Types can be treated as logical formulas, according to the Curry-Howard
isomorphism. I see no reason to change the notation of forall in types,
which coresponds to forall in formulas.
> b. bad use :
>
> newSTRef:: forall s.a . a -> ST s STRef s a
You meant ST s (STRef s a).
> This type signature MUST be replaced by
>
> newSTRef:: forall a. [forall s ni Free ( a ) . a -> ST s STRef s a]
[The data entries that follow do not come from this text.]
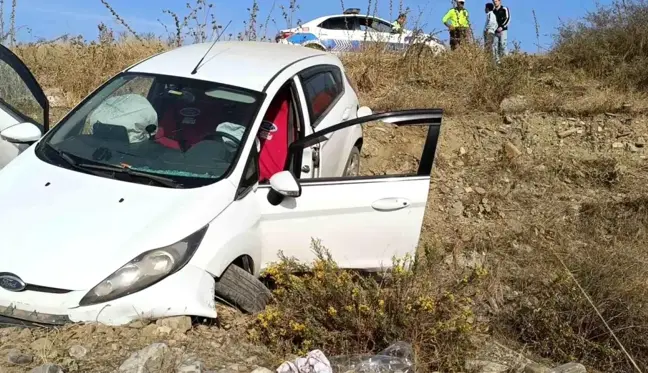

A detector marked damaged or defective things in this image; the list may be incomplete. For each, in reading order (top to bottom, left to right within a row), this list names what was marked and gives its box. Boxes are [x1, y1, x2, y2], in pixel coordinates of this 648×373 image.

cracked windshield [43, 72, 262, 183]
damaged white car [0, 40, 440, 326]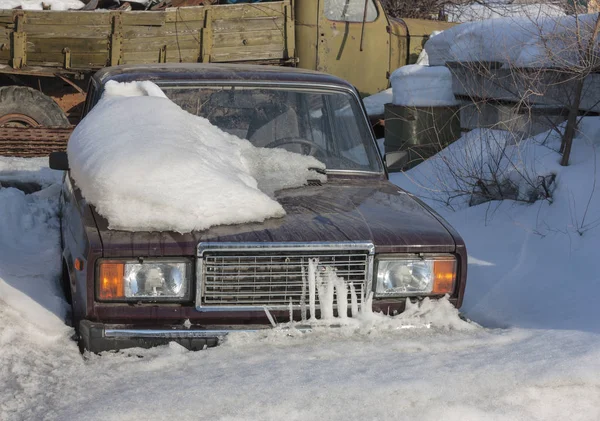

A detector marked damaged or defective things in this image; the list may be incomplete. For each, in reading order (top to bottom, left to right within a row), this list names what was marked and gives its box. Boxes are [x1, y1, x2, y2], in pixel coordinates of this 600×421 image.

rusty metal part [0, 126, 72, 158]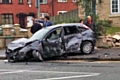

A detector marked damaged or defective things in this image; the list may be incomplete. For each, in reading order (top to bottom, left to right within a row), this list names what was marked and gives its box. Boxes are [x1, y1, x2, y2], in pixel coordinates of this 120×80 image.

badly damaged car [5, 23, 95, 62]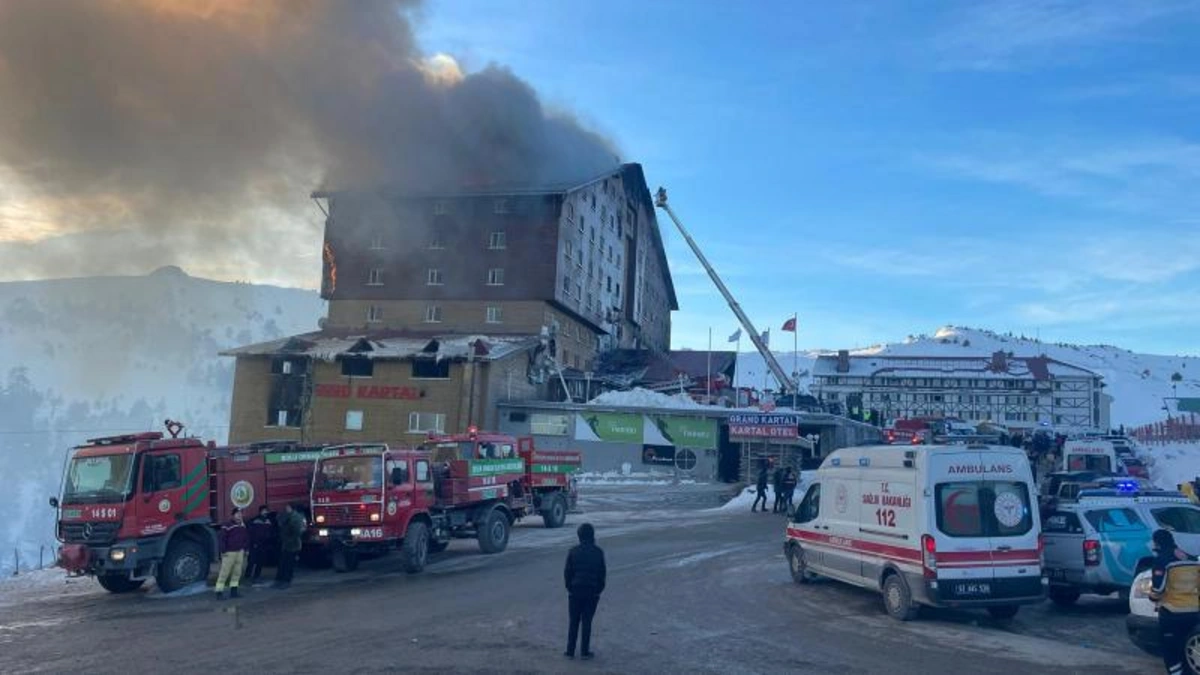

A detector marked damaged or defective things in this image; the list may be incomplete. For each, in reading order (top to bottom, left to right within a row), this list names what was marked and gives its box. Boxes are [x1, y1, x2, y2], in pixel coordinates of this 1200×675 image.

damaged roof [223, 326, 542, 360]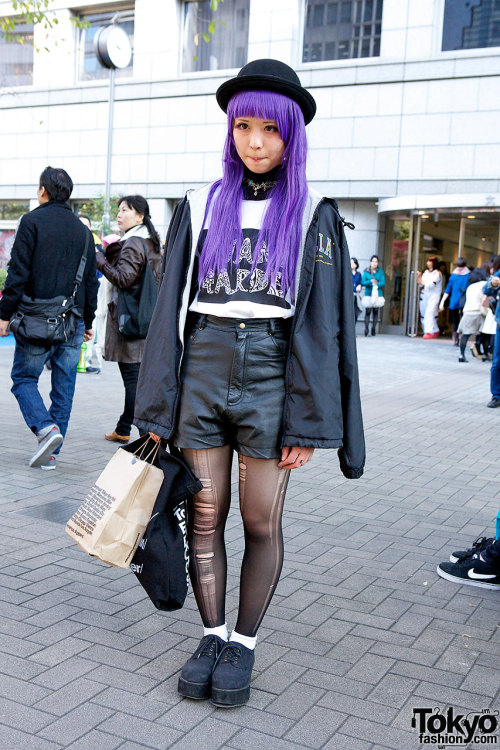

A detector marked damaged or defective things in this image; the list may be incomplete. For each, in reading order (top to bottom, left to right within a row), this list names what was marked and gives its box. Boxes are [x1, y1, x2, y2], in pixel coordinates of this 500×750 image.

black ripped tights [181, 446, 290, 640]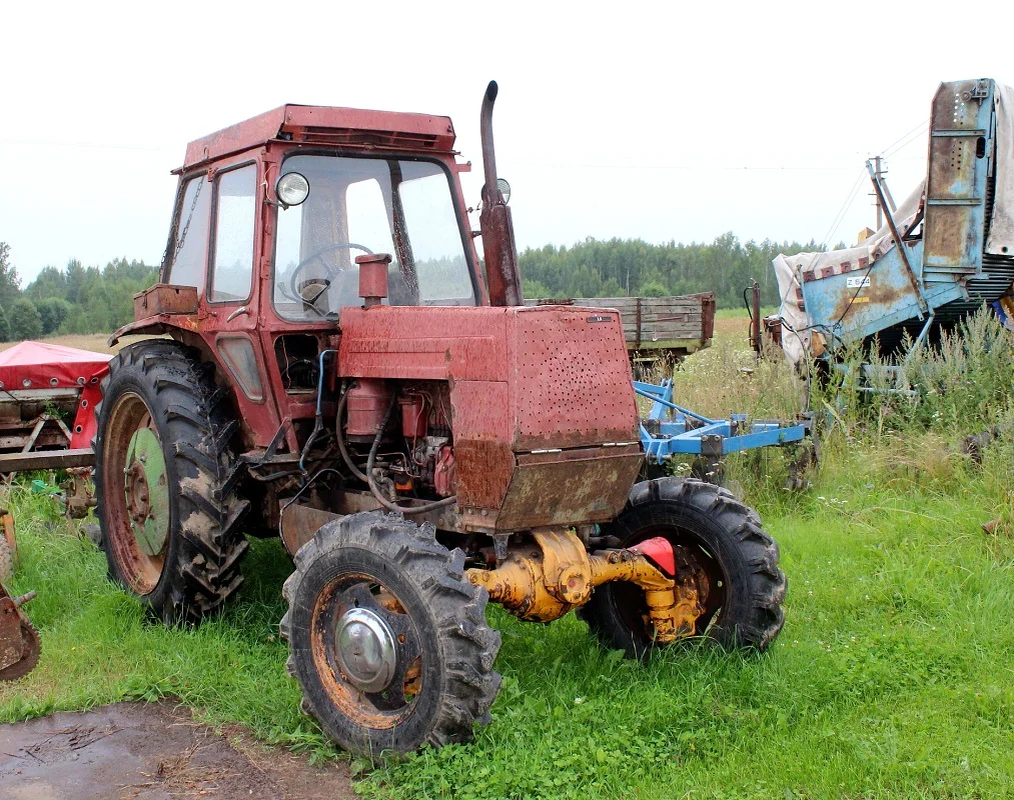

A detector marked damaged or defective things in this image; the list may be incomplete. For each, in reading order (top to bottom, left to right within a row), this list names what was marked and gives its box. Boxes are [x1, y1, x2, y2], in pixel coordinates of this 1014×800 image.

rusty metal panel [133, 281, 198, 316]
rusty metal panel [511, 304, 636, 450]
rusty metal panel [492, 450, 640, 531]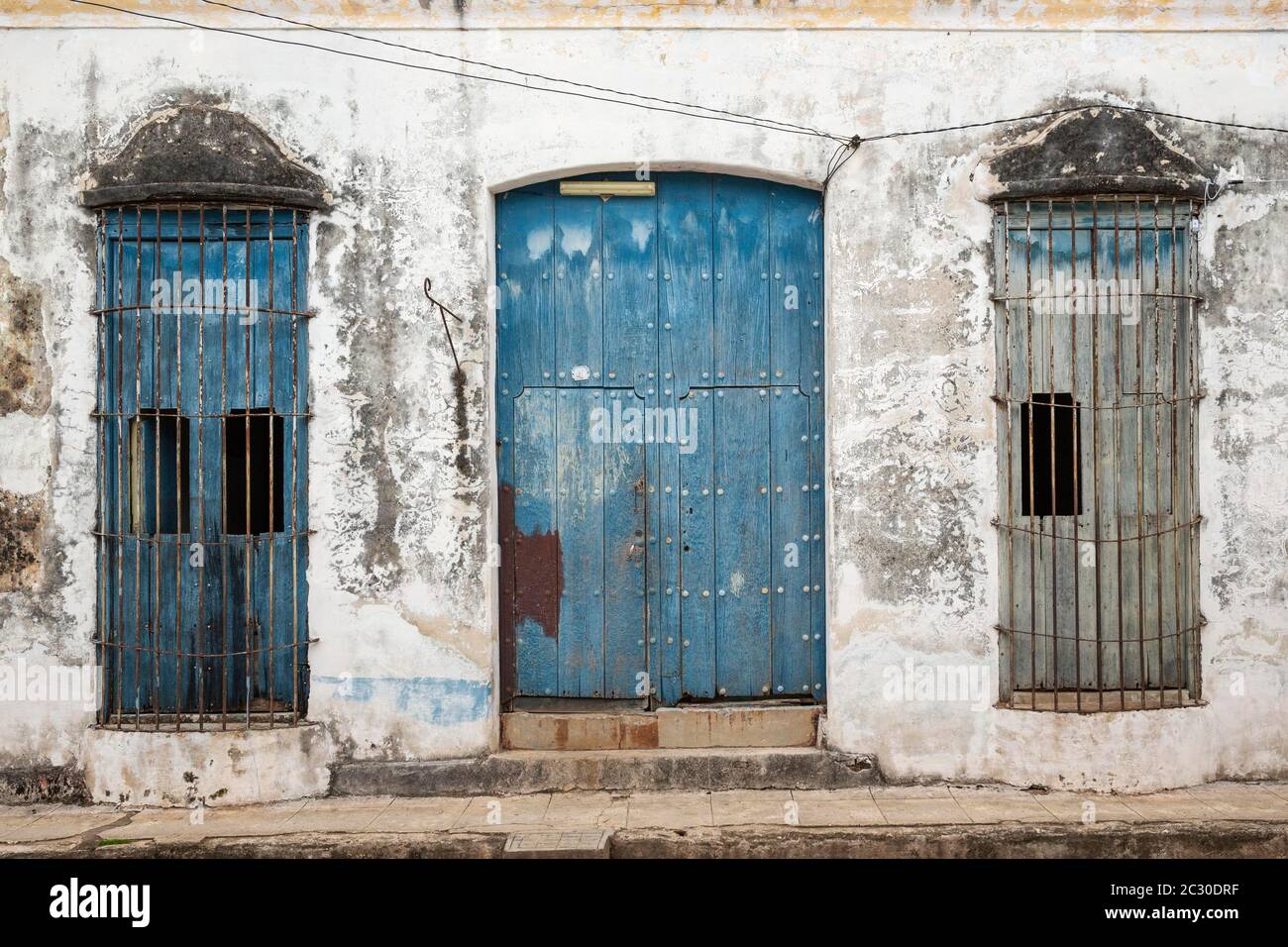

> where Forall s ni Free(a) means " forall s not being a free variable
> (occurring in ) of a "
Wrong. You disallowed a perfectly legal usage:
refRef :: ST s Int
refRef = do
v1 <- newSTRef 0
v2 <- newSTRef v1 -- Here!
v1' <- readSTRef v2
readSTRef v1'
and you did not disallow any illegal usage that current rules allow
(in fact I believe there is not any). Of course you did not allow more,
because this type is a subset of what we have now.
> c. illigitimate use :
>
> runST:: forall a. ( forall s. ST s a ) -> a
Let's see why do you claim that, because I see nothing wrong here.
> 3. The why
>
> b. This is because in reality the function newSTRef is meant to be
> used only in cases where s is not a free variable of a.
False: see above.
> c. forall s. ST s a is illigitimate since you can not form a
> logical phrase with it
You can: for all s, ST(s,a) holds.
> (It is not supposed to be known that ST s a is in reality implemented
> as a function.).
Why is this a problem?
> There are 2 ways to circumvent this problem.
There is no problem!
And you create additional language, which would have to be understood,
given a precise meaning, implemented, documented etc. It is not needed.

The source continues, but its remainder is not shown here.